## Supplied text
* Begin *

Because that’s what we need, a teacher. It’s funny that Solomon refers to himself as the Preacher in this book when most of his preaching is crying out for a true preacher to preach to him. What we need is someone to deliver us from foolishness and give us wisdom and insight, to give us knowledge. And all of those things, when they are true, bring us to God in worship and admiration.

I encourage you to analyze who you are currently looking to for wisdom and insight. Of course God puts people in our lives to give us wisdom and insight, but I’m talking about the people who are “teaching” you about God. Are they pointing you to Jesus? Are they encouraging you to follow Him? Or are they condemning His works and His life? Are they condemning His work on the cross for the atonement of our sins and calling it folly? There’s many “teachers” today who make claims about Jesus’ words and works and they deny His words and works. They say things like ‘Jesus didn’t really believe He was dying as a substitute for everybody else,’ and some even claim that after Jesus was crucified He was thrown to the dogs and eaten. Is this wisdom? Is this the truth?

Turn from these voices, for a fool “does not know the way to the city”. People living two thousand years after Jesus with Ph.D. aren’t more qualified to tell you about Jesus than Jesus Himself. Jesus’ words are truth and He said often: “Truly, truly, I say to you,” to drive home the point, “Listen to me. There’s a lot of crap out there. I’ve got the truth.” Jesus says, “Trust me.” In who else is their wisdom and escape from folly? Only in Jesus Christ can we truly be wise.

* End *

## Set of tasks
**1.** List every question asked in the sermon excerpt's paragraph that begins "I encourage you to analyze."
**2.** Copy the sermon excerpt word for word, starting at "Because that’s what" and continuing up to and including "worship and admiration.".
The material that comes next isn't needed.

## Given data

* Begin *

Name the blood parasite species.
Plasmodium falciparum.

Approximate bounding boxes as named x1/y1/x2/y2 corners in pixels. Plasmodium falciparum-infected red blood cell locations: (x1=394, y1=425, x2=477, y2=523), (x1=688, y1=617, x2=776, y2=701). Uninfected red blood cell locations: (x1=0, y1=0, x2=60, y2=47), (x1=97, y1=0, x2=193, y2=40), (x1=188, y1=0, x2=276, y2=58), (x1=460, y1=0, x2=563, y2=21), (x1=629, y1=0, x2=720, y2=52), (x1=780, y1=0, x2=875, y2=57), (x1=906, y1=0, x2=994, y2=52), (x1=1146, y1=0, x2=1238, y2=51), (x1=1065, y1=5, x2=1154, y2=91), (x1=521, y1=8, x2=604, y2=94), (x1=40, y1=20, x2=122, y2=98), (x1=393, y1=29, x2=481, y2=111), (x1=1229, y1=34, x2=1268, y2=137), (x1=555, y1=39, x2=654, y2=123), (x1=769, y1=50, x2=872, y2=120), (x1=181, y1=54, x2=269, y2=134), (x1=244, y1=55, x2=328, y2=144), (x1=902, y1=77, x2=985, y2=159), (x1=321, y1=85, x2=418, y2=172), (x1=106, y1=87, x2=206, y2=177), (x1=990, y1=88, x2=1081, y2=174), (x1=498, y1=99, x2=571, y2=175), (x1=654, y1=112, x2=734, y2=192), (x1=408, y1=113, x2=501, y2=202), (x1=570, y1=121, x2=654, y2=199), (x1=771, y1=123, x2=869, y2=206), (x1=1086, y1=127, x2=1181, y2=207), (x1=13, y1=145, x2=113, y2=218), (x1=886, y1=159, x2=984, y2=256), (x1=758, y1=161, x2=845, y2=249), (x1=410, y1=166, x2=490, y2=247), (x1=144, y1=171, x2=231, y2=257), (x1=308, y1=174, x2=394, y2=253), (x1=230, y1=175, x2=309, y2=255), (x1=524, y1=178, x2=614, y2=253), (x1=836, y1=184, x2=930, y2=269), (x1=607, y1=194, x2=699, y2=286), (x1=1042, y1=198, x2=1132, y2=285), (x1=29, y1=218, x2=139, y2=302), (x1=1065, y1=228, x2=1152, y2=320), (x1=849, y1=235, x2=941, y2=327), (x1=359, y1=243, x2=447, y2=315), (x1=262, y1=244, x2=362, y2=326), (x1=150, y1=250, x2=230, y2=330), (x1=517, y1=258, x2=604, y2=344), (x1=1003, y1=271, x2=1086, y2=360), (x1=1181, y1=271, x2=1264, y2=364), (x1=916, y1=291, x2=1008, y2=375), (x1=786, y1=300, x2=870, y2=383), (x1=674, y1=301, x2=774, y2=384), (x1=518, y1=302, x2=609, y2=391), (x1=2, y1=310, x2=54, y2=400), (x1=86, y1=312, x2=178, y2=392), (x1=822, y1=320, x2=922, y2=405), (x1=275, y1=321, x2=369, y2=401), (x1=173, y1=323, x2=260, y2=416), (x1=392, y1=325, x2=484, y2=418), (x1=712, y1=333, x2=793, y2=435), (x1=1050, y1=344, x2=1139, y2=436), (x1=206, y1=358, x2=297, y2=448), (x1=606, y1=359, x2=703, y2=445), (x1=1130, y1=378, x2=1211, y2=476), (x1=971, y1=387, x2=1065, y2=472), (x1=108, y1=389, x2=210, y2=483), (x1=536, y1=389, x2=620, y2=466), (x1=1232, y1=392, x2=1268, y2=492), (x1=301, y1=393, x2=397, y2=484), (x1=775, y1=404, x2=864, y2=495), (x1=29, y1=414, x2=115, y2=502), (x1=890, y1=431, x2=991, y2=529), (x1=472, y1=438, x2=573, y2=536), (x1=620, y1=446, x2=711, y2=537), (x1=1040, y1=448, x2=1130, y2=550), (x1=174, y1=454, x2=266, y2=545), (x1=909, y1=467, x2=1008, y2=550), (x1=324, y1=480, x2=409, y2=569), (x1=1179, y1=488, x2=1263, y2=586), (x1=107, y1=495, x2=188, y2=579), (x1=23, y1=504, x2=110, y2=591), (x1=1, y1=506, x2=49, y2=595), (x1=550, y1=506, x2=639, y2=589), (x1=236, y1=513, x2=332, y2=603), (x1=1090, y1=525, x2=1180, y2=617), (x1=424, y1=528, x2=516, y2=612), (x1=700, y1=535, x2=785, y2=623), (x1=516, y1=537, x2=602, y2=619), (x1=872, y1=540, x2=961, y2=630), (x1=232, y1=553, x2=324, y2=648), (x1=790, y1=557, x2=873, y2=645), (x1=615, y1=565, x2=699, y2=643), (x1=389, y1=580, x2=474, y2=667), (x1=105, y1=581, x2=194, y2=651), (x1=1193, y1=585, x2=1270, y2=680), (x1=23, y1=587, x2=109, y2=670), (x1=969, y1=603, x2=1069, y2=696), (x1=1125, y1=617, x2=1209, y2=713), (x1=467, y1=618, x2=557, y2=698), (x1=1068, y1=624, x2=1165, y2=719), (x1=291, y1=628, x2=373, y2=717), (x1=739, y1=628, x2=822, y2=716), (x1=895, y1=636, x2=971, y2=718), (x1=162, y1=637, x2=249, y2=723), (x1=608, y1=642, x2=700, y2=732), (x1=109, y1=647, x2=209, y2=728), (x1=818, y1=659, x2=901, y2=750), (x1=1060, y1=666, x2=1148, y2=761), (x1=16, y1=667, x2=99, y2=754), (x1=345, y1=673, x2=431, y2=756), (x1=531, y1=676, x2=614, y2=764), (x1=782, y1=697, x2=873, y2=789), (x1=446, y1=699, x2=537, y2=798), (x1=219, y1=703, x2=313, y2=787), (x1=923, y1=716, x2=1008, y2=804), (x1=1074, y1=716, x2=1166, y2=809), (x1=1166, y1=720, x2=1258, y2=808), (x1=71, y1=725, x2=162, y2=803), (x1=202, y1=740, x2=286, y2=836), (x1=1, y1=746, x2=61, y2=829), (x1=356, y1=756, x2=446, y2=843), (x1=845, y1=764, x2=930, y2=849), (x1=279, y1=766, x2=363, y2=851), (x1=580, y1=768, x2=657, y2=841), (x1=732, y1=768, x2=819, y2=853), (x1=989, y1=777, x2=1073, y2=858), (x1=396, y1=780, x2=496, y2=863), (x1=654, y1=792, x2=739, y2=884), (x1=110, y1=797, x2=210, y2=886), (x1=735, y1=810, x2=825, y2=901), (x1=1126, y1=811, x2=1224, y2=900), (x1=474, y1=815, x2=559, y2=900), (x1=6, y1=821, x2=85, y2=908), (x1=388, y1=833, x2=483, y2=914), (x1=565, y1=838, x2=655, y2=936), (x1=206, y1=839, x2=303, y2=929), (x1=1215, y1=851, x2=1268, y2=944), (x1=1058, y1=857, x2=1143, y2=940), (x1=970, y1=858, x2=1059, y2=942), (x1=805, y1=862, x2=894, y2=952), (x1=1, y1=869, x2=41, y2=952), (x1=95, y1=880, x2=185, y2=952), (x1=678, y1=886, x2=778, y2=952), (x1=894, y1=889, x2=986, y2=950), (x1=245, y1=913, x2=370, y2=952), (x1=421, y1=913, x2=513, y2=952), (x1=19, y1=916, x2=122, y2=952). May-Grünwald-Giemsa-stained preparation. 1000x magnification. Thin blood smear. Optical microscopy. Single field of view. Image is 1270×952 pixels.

* End *

## Outputs
**1.**
Are they pointing you to Jesus?
Are they encouraging you to follow Him?
Or are they condemning His works and His life?
Are they condemning His work on the cross for the atonement of our sins and calling it folly?
Is this wisdom?
Is this the truth?

**2.**
Because that’s what we need, a teacher. It’s funny that Solomon refers to himself as the Preacher in this book when most of his preaching is crying out for a true preacher to preach to him. What we need is someone to deliver us from foolishness and give us wisdom and insight, to give us knowledge. And all of those things, when they are true, bring us to God in worship and admiration.